HTTP has become the de-facto standard transport protocol for programmatic communication in software-as-a-service offerings. This mostly entails publishing request-response style APIs. We often refer to these APIs as "RESTful APIs":

[When a] request is made via a RESTful API, [the response is] a representation of the state of the resource[.] -- https://www.redhat.com/en/topics/api/what-is-a-rest-api

Let's decrypt that: "representation" has come to mean JSON, while "state" refers to those ubiquitous (and unwieldy) relational databases and "resource" is an object from our domain model.
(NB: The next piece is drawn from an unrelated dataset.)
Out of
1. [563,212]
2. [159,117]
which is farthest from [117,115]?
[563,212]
The literature on API design will exhort you to analyze the problem space and consider your design choices carefully. Indeed, design choices will significantly impact the lifecycle of APIs that are part of a software-as-a-service offering. However, when designing a software-as-a-service API, we do not really know the details of future usage. The goal must therefore be to maximize our freedom to evolve the APIs without having to change the formal or informal contracts that regulate their usage. The API should become a facade behind which we are free to evolve the implementation.

This post proposes and motivates a set of guidelines for RESTful APIs (and by extension their contracts) intended to maximize their life span and support rapid evolution throughout it. The post focuses on organizations that want to provide commercial software-as-a-service offerings, though many of the guidelines have wider application.